▸ The task: All records are to be retyped faithfully and completely.

▸ Dataset content:
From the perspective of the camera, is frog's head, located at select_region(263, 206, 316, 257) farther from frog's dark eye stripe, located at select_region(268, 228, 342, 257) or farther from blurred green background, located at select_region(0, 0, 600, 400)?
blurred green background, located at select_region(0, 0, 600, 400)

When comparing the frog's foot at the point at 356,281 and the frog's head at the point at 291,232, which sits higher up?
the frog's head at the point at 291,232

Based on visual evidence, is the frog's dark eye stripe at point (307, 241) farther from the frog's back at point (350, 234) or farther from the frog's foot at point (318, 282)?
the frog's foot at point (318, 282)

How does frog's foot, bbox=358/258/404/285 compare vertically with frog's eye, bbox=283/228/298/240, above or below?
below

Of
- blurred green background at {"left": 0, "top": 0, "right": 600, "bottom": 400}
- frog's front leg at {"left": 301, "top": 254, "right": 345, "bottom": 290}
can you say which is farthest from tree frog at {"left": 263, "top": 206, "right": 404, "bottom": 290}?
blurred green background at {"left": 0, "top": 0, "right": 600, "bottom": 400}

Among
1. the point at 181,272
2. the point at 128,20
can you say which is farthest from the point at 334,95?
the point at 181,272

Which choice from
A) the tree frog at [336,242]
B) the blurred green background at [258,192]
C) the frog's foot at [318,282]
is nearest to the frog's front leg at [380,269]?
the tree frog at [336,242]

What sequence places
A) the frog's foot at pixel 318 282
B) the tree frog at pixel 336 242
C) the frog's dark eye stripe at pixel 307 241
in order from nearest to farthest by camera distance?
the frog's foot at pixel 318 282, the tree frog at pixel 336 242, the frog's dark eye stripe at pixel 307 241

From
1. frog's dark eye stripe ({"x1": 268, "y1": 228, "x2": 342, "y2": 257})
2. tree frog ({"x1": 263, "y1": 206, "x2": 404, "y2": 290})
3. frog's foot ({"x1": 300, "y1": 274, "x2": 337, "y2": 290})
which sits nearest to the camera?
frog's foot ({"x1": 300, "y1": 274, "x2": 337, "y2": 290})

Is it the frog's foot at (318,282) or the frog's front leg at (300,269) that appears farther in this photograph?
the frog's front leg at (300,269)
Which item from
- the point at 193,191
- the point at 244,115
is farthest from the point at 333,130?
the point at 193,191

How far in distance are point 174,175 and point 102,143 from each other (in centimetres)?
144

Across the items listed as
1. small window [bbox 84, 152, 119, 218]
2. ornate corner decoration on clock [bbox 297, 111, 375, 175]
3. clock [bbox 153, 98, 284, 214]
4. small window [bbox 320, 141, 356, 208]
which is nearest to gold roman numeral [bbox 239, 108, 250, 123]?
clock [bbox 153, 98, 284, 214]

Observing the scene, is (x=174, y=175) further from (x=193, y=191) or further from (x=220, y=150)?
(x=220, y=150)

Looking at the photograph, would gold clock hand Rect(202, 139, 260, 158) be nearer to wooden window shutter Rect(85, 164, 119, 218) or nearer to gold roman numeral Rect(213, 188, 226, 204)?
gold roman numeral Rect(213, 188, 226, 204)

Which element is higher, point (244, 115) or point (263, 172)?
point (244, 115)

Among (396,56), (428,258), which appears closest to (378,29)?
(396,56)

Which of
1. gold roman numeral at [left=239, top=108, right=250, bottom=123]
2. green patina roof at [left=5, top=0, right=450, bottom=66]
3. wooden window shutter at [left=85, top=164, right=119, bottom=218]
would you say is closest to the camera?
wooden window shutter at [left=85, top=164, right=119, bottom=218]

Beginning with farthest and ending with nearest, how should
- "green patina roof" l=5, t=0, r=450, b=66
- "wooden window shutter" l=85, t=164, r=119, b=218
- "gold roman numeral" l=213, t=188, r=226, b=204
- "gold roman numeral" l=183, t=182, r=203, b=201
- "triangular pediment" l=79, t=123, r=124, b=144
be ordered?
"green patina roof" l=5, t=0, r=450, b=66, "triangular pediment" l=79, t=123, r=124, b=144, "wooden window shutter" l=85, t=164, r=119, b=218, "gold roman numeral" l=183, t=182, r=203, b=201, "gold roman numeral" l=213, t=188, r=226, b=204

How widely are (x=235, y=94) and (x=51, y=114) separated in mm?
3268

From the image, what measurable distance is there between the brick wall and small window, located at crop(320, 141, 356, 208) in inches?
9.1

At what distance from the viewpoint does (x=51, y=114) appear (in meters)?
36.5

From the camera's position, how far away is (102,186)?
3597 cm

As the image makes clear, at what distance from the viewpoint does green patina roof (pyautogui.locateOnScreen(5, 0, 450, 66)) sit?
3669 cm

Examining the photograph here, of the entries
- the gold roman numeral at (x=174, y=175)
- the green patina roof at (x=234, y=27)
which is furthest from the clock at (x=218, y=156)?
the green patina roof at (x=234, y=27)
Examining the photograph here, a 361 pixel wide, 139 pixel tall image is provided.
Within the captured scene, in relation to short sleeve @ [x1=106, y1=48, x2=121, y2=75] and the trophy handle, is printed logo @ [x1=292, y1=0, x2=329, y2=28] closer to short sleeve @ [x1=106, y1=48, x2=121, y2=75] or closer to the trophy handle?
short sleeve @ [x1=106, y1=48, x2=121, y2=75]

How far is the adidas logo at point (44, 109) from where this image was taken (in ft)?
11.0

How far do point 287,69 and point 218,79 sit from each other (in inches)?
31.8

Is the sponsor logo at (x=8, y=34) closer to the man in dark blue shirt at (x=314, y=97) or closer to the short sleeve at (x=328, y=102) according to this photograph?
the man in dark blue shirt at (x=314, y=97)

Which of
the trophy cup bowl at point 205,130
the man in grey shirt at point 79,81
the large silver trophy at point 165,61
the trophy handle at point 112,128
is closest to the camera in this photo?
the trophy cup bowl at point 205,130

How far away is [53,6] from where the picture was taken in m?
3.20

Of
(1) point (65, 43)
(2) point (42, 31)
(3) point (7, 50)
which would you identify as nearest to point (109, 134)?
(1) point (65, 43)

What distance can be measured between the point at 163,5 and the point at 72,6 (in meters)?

▸ Problem solution:
From the perspective of the camera, is frog's head, located at select_region(263, 206, 316, 257) farther from frog's dark eye stripe, located at select_region(268, 228, 342, 257) or farther from blurred green background, located at select_region(0, 0, 600, 400)?
blurred green background, located at select_region(0, 0, 600, 400)

When comparing the frog's foot at the point at 356,281 and the frog's head at the point at 291,232, which sits higher up?
the frog's head at the point at 291,232

Based on visual evidence, is the frog's dark eye stripe at point (307, 241) farther from the frog's back at point (350, 234) or farther from the frog's foot at point (318, 282)?
the frog's foot at point (318, 282)

How does frog's foot, bbox=358/258/404/285 compare vertically with frog's eye, bbox=283/228/298/240, above or below?
below

Of
- blurred green background at {"left": 0, "top": 0, "right": 600, "bottom": 400}
- frog's front leg at {"left": 301, "top": 254, "right": 345, "bottom": 290}
can you say which is farthest from tree frog at {"left": 263, "top": 206, "right": 404, "bottom": 290}?
blurred green background at {"left": 0, "top": 0, "right": 600, "bottom": 400}

Among
1. the point at 181,272
2. the point at 128,20
can you say which is farthest from the point at 334,95?
the point at 181,272

Which choice from
A) the tree frog at [336,242]
B) the blurred green background at [258,192]
C) the frog's foot at [318,282]
is nearest to the frog's front leg at [380,269]?
the tree frog at [336,242]

What sequence places
A) the frog's foot at pixel 318 282
B) the tree frog at pixel 336 242
C) the frog's dark eye stripe at pixel 307 241
in order from nearest to farthest by camera distance?
the frog's foot at pixel 318 282, the tree frog at pixel 336 242, the frog's dark eye stripe at pixel 307 241

From
1. frog's dark eye stripe ({"x1": 268, "y1": 228, "x2": 342, "y2": 257})
2. tree frog ({"x1": 263, "y1": 206, "x2": 404, "y2": 290})
3. frog's foot ({"x1": 300, "y1": 274, "x2": 337, "y2": 290})
which sits nearest to the camera?
frog's foot ({"x1": 300, "y1": 274, "x2": 337, "y2": 290})

Is it the frog's foot at (318,282) or the frog's front leg at (300,269) that appears farther in this photograph?
the frog's front leg at (300,269)
Which item from
- the point at 193,191
- the point at 244,115
is farthest from the point at 333,130?
the point at 193,191

How far in distance are point 174,175 and point 102,143 from each other (in centimetres)?
144

Across the items listed as
1. small window [bbox 84, 152, 119, 218]
2. ornate corner decoration on clock [bbox 297, 111, 375, 175]
3. clock [bbox 153, 98, 284, 214]
4. small window [bbox 320, 141, 356, 208]
which is nearest to gold roman numeral [bbox 239, 108, 250, 123]?
clock [bbox 153, 98, 284, 214]

Observing the scene, is (x=174, y=175) further from (x=193, y=191) or further from (x=220, y=150)?
(x=220, y=150)

Looking at the photograph, would gold clock hand Rect(202, 139, 260, 158) be nearer to wooden window shutter Rect(85, 164, 119, 218) or nearer to gold roman numeral Rect(213, 188, 226, 204)?
gold roman numeral Rect(213, 188, 226, 204)

Which element is higher, point (244, 115) or point (263, 172)?
point (244, 115)

Among (396,56), (428,258), which appears closest to (378,29)?
(396,56)

Which of
1. gold roman numeral at [left=239, top=108, right=250, bottom=123]
2. green patina roof at [left=5, top=0, right=450, bottom=66]
3. wooden window shutter at [left=85, top=164, right=119, bottom=218]
would you say is closest to the camera?
wooden window shutter at [left=85, top=164, right=119, bottom=218]

Beginning with farthest and ending with nearest, how should
- "green patina roof" l=5, t=0, r=450, b=66
- "wooden window shutter" l=85, t=164, r=119, b=218
- "gold roman numeral" l=213, t=188, r=226, b=204
- "gold roman numeral" l=183, t=182, r=203, b=201
- "triangular pediment" l=79, t=123, r=124, b=144
be ordered?
"green patina roof" l=5, t=0, r=450, b=66, "triangular pediment" l=79, t=123, r=124, b=144, "wooden window shutter" l=85, t=164, r=119, b=218, "gold roman numeral" l=183, t=182, r=203, b=201, "gold roman numeral" l=213, t=188, r=226, b=204

How widely are (x=235, y=94) and (x=51, y=114) separated in mm?
3268

From the image, what measurable distance is there between the brick wall and small window, located at crop(320, 141, 356, 208) in inches?
9.1

At what distance from the viewpoint does (x=51, y=114) appear (in meters)?
36.5

From the camera's position, how far away is (102,186)?
3597 cm

As the image makes clear, at what distance from the viewpoint does green patina roof (pyautogui.locateOnScreen(5, 0, 450, 66)) sit?
3669 cm

Examining the photograph here, of the entries
- the gold roman numeral at (x=174, y=175)
- the green patina roof at (x=234, y=27)
which is furthest from the clock at (x=218, y=156)?
the green patina roof at (x=234, y=27)
Examining the photograph here, a 361 pixel wide, 139 pixel tall image is provided.
Within the captured scene, in relation to short sleeve @ [x1=106, y1=48, x2=121, y2=75] and the trophy handle, is printed logo @ [x1=292, y1=0, x2=329, y2=28] closer to short sleeve @ [x1=106, y1=48, x2=121, y2=75] or closer to the trophy handle?
short sleeve @ [x1=106, y1=48, x2=121, y2=75]

How far is the adidas logo at point (44, 109) from where this image was taken (in ft)?
11.0

How far do point 287,69 and point 218,79 sit from each other (in inches)?
31.8

Is the sponsor logo at (x=8, y=34) closer to the man in dark blue shirt at (x=314, y=97) or closer to the short sleeve at (x=328, y=102) according to this photograph?
the man in dark blue shirt at (x=314, y=97)

Which of
the trophy cup bowl at point 205,130
the man in grey shirt at point 79,81
the large silver trophy at point 165,61
the trophy handle at point 112,128
is closest to the camera in this photo?
the trophy cup bowl at point 205,130

How far away is [53,6] from where the picture was taken in m?
3.20

Of
(1) point (65, 43)
(2) point (42, 31)
(3) point (7, 50)
which would you identify as nearest to point (109, 134)?
(1) point (65, 43)

What distance can be measured between the point at 163,5 and the point at 72,6 (in meters)?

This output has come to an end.